Person pledging to be honest

Why it's important to be honest on a car loan application

If a tree falls in an abandoned forest, does it really make a sound?

We've all heard some variation of this question before. Underneath the nature-specific language, however, is a more universal conundrum: if no one is aware of something, can it really be said to have happened at all?

Dissenting philosophers can go back and forth on that one for years and never really get anywhere, but for our purposes, the thought experiment actually has more practical real-life parables.

One of them is the act of lying on a car loan application, something that people do all the time in order to secure loans and terms that otherwise wouldn't be available to them. In this analogy, the lie(s) is like the tree falling and everyone besides the applicant is like the humans who are conceivably within proximity of the forest. If the lie is told but never gets discovered, then it is (outwardly) as if no dishonesty has taken place.

People use this rationale all the time to justify acts of dishonesty—application-based or otherwise. If their lying is inconsequential enough to go unnoticed, then they can talk themselves into it being acceptable behaviour (and might just get away with it).

But lies can also have serious consequences. Right off the bat, let's get to the most serious one of all.

Federal fraud charges

In a lot of people's eyes, lying on a car loan application is just a harmless bit of fiction that allows them the qualify for the loan they deserve. But in the eyes of the Canadian Criminal Code, it is considered to be fraud.

Fraud charges in Canada are categorized based on the value of the fraudulent money. An offence where the value was under $5,000 will carry a maximum prison sentence of two years, while offences of any greater financial consequence could lead to up to 14 years in prison.

Depending on the situation and the severity of the lie(s), a lender who is misled by a borrower and finds out about it may not actually choose to pursue criminal charges (if payments are made on time, it may never find out).
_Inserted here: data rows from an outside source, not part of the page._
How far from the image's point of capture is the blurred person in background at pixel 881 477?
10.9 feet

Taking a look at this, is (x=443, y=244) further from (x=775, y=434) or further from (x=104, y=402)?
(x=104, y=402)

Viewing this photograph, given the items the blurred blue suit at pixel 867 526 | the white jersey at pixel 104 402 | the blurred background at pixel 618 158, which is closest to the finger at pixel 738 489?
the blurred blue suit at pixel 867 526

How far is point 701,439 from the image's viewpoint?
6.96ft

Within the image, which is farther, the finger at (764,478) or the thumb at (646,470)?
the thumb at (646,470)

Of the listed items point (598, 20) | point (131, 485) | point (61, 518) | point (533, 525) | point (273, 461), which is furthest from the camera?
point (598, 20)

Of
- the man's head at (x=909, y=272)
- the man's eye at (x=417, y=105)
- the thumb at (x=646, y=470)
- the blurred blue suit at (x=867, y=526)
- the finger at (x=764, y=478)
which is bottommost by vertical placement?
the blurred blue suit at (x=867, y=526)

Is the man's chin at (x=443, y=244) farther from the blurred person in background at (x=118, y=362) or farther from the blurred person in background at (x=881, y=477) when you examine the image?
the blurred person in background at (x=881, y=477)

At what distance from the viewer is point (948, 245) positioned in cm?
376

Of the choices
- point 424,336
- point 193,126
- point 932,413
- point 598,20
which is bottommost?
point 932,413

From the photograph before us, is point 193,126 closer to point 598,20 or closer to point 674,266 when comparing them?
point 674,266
But if a borrower has caused the lender an enormous headache or has defaulted on the loan altogether, then it is very likely that the lender will take legal action.

Jeopardizes future financial credibility

If someone is charged with fraud, it will obviously stick with them and hurt their credibility going forward. However, not everyone is aware that dishonesty could also stick on a person's record even if it doesn't lead to a criminal charge.

First of all, the discovery of a borrower lying on their application is likely to be accompanied by a failure on the part of that borrower to make their payments. This means that their credit rating will fall as a result of them lying and trying to bite off more than they could chew. People checking your credit will take note.

But beyond that, there's also the fact that lenders have private means of sharing information with each other about borrowers. A low credit score is one thing, but it could be attributed to lots of stuff. If a lender is given insider information that a borrower has been dishonest with lenders in the past, then it further decreases the chances of them reaching a loan agreement.